- **WHAT IS NEEDED**: Read the records and write them out again exactly.

- **EXCERPTED DATA**:
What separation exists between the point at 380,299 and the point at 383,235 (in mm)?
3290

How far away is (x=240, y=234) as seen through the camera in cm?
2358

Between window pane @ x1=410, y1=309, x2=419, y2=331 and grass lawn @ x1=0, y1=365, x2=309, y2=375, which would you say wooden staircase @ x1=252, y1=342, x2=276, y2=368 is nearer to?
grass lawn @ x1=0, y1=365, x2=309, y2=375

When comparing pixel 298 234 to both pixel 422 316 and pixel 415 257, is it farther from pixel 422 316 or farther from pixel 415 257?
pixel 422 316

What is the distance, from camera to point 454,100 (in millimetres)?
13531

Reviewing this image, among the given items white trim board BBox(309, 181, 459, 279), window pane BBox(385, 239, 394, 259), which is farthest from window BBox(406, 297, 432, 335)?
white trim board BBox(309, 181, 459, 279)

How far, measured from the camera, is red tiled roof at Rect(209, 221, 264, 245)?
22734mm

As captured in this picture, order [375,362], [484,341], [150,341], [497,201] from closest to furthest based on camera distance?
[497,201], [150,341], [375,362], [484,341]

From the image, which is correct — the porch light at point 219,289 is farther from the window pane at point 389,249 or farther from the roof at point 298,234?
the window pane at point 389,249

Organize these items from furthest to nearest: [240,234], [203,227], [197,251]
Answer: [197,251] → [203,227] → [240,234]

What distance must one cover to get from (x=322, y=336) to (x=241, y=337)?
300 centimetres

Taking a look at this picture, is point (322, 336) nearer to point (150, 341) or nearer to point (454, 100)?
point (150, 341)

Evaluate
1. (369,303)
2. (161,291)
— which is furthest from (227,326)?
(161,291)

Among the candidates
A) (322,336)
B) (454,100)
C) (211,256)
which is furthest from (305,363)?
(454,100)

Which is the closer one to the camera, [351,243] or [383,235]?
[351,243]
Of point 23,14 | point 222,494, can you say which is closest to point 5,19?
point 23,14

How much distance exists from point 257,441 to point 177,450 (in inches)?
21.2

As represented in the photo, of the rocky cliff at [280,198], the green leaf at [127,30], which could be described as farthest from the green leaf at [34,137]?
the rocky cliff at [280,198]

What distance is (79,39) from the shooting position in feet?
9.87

- **RESULT**:
What separation exists between the point at 380,299 and the point at 383,235 (in mm)?
3290

How far away is (x=240, y=234) as seen through the camera in cm?
2358

Between window pane @ x1=410, y1=309, x2=419, y2=331 and grass lawn @ x1=0, y1=365, x2=309, y2=375, which would you say wooden staircase @ x1=252, y1=342, x2=276, y2=368 is nearer to?
grass lawn @ x1=0, y1=365, x2=309, y2=375

When comparing pixel 298 234 to both pixel 422 316 and pixel 415 257, is it farther from pixel 422 316 or farther from pixel 415 257?
pixel 422 316

What is the distance, from camera to point 454,100 (in millimetres)?
13531

Reviewing this image, among the given items white trim board BBox(309, 181, 459, 279), window pane BBox(385, 239, 394, 259), which is farthest from window BBox(406, 297, 432, 335)?
white trim board BBox(309, 181, 459, 279)

How far, measured from the camera, is red tiled roof at Rect(209, 221, 264, 245)?
22734mm

As captured in this picture, order [375,362], [484,341], [150,341], [497,201] from closest to furthest based on camera distance?
[497,201], [150,341], [375,362], [484,341]

From the image, which is correct — the porch light at point 219,289 is farther from the window pane at point 389,249 or farther from the roof at point 298,234?
the window pane at point 389,249

Organize these items from furthest to nearest: [240,234], [203,227], [197,251]
Answer: [197,251] → [203,227] → [240,234]

What distance must one cover to get from (x=322, y=336) to (x=241, y=337)?
300 centimetres

Taking a look at this picture, is point (322, 336) nearer to point (150, 341) or nearer to point (454, 100)?
point (150, 341)

Evaluate
1. (369,303)
2. (161,291)
— which is furthest from (227,326)?
(161,291)

Among the candidates
A) (322,336)
B) (454,100)
C) (211,256)
which is furthest from (305,363)?
(454,100)

Which is the closer one to the camera, [351,243] or [383,235]?
[351,243]
Of point 23,14 | point 222,494, can you say which is closest to point 5,19?
point 23,14

How much distance exists from point 257,441 to point 177,450 (in inches)?
21.2

As represented in the photo, of the rocky cliff at [280,198], the green leaf at [127,30], which could be described as farthest from the green leaf at [34,137]?
the rocky cliff at [280,198]

What distance is (79,39) from the shooting position in feet?
9.87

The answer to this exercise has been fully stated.